In 2011, Google announced that it intended to acquire Motorola Mobility. The two companies have worked together on products for several years, and the MOTOACTV is another example of this partnership. It uses a version of the Android mobile operating system developed by Google. The MOTOACTV depends upon a modified version of Android 2.3, also known as Gingerbread.
The MOTOACTV contains a chip that allows it to receive and transmit signals over WiFi and wireless networks. It can also receive FM radio signals. You can pair a MOTOACTV device with other gadgets via Bluetooth or ANT, both of which are wireless protocols. Both are ideal for devices like MOTOACTV -- they require very little power because they only transmit small amounts of data at a low rate. That's a problem if you're trying to watch a high-definition video, but it's ideal for transmitting data collected from a sensor.
The MOTOACTV can also connect with a secure WiFi hotspot. To do this, you must first connect the MOTOACTV to a computer using a micro USB cable. Using your computer, you select the appropriate wireless network and enter the password to let your MOTOACTV communicate over WiFi. After you've set up your device, it will send data collected from your workouts to motoactv.com automatically whenever it detects your wireless network.

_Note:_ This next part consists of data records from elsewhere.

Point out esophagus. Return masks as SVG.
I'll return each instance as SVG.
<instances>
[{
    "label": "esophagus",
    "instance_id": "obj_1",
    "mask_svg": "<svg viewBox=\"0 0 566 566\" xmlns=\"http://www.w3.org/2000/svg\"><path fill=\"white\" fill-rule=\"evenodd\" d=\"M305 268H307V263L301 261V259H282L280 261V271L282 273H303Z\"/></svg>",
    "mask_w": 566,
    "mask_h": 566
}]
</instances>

As for the user interface, it's all touch-based. The MOTOACTV has a capacitive touch LCD screen. That means a weak electrical charge propagates across the screen. When a conductive material -- like your finger -- makes contact with the screen, it changes the capacitance and the device registers a touch. You don't have to push against the screen the way you would with a resistive touch-screen interface. But there's a downside -- if you're wearing normal gloves or mittens, you won't be able to navigate the menus unless you resort to using your nose as an input device. If you'll be using your MOTOACTV outdoors in wintertime, it might be worth investing in a pair of gloves with capacitive material in the fingertips.